[Texto de la página]:

--*--

Mientras volvía a mi puesto en la defensa con la gabeza gacha, un flaco me hacía reclamos varios desde la otra punta del área. Saltando debajo del arco como un gorila enjaulado, Kim me pedía que marque a no se quién. El Tanque no paraba de sacarse arena de los botines.

miércoles, 31 de octubre de 2007

Pan y queso en el recreo (ó la era amateur)

Cuando sonaba el timbre en el Instituto Anna Böttger de Gesell, uno ya tenía que estar decidido. Eran solo 15 minutos de recreo y había que saber aprovecharlos entre perderse en la cola del kiosco de Oscar (un simpático barbudo que vendía chicles vencidos y pebetes recalentadas en microondas), anotarse en el poliladron o buscar algún pibito para estafar en el cambio de figuritas.
Pero a veces, muy de tanto en tanto, Dios se decidía a confirmar su existencia en esa primaria católica y hacía aparecer milagrosamente, como si se tratara de una virgen de Fátima vestida a gajos cosidos, una redonda que desfilaba en caprichoso repiqueteo ante la atónita y sorprendida mirada de los devotos del balompié. Pero la alegría duraba poco: había muchas ventanas (incluido el salón de profesores con vista panóptica, emplazado en pleno patio, cuya constitución vidriosa le daba el nombre de “pecera”) y alguna señorita con ganas de sumar porotos nos arrebataba tan herético juguete para entregarlo a la directora.

--*--

[Filas proporcionadas]:
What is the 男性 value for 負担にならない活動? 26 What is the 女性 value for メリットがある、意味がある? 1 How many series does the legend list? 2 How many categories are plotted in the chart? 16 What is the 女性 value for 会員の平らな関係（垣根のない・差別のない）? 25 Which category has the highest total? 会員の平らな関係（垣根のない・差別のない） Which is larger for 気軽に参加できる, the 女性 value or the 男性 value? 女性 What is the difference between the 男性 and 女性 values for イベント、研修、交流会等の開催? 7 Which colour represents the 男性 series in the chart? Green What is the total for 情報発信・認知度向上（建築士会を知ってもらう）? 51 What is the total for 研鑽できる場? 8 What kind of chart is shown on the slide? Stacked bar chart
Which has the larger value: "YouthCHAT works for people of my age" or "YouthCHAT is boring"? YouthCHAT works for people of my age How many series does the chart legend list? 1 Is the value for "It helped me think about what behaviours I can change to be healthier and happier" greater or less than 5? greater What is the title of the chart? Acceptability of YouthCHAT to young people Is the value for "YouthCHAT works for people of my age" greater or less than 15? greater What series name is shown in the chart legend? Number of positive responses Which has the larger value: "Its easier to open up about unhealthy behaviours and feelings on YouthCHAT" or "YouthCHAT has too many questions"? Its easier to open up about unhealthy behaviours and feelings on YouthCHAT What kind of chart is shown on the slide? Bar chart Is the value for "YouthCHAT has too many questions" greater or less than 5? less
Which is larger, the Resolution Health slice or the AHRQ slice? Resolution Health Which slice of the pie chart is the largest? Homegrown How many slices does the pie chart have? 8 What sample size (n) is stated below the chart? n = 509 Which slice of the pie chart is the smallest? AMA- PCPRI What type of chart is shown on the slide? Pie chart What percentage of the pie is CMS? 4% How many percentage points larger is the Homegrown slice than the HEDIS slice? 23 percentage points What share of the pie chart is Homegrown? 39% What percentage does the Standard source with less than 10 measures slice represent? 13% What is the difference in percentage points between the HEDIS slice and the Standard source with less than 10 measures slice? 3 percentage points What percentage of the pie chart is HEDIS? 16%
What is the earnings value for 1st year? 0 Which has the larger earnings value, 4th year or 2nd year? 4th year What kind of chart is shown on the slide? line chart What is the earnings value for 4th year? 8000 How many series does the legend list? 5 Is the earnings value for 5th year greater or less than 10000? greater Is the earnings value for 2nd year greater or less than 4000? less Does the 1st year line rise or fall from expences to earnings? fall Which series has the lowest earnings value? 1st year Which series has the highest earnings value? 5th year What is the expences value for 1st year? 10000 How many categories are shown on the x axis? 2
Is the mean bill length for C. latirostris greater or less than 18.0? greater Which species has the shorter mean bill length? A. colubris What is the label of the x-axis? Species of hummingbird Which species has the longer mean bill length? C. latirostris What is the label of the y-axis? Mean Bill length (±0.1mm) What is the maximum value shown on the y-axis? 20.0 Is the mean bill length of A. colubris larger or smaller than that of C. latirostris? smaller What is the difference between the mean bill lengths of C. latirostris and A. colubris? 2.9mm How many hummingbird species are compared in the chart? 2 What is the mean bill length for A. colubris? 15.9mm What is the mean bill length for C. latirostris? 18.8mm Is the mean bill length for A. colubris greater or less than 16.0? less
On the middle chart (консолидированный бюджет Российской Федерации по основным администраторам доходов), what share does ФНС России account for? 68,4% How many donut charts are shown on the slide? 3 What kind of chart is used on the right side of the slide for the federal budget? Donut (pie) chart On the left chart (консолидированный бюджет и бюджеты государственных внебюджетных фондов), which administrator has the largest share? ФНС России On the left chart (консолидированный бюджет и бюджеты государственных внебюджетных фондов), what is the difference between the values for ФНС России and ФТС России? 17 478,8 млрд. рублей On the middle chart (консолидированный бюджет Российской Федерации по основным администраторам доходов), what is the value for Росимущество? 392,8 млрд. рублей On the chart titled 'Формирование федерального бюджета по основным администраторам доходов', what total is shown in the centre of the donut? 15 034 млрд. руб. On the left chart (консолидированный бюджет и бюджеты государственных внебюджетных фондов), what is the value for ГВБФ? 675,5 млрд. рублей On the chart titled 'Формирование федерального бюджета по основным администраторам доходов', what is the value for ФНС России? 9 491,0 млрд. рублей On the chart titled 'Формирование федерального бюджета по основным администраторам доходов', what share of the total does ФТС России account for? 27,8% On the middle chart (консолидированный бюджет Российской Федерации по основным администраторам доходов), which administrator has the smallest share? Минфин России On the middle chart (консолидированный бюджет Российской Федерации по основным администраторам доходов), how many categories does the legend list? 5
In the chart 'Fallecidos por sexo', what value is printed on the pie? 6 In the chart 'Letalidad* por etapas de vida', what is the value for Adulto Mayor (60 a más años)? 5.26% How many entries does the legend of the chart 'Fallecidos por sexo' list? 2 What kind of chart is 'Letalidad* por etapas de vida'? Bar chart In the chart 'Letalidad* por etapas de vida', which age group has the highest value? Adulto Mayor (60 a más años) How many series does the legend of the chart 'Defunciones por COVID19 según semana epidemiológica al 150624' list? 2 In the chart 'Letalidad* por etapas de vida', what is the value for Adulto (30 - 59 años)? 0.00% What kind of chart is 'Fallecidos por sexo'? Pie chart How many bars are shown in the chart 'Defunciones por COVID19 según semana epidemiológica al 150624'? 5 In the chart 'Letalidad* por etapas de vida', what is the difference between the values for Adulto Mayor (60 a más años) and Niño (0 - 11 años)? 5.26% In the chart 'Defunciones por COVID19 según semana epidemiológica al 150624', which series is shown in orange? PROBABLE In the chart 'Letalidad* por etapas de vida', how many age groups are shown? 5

--*--

[Tareas pendientes]:
A: Enumera las actividades entre las que, según el texto, había que elegir para aprovechar los 15 minutos de recreo.
B: Transcribe, por favor, el fragmento del texto que empieza en las palabras "Mientras volvía a" y termina después de "de los botines.".

[Soluciones por tarea]:
A:
- Perderse en la cola del kiosco de Oscar
- Anotarse en el poliladron
- Buscar algún pibito para estafar en el cambio de figuritas

B:
Mientras volvía a mi puesto en la defensa con la gabeza gacha, un flaco me hacía reclamos varios desde la otra punta del área. Saltando debajo del arco como un gorila enjaulado, Kim me pedía que marque a no se quién. El Tanque no paraba de sacarse arena de los botines.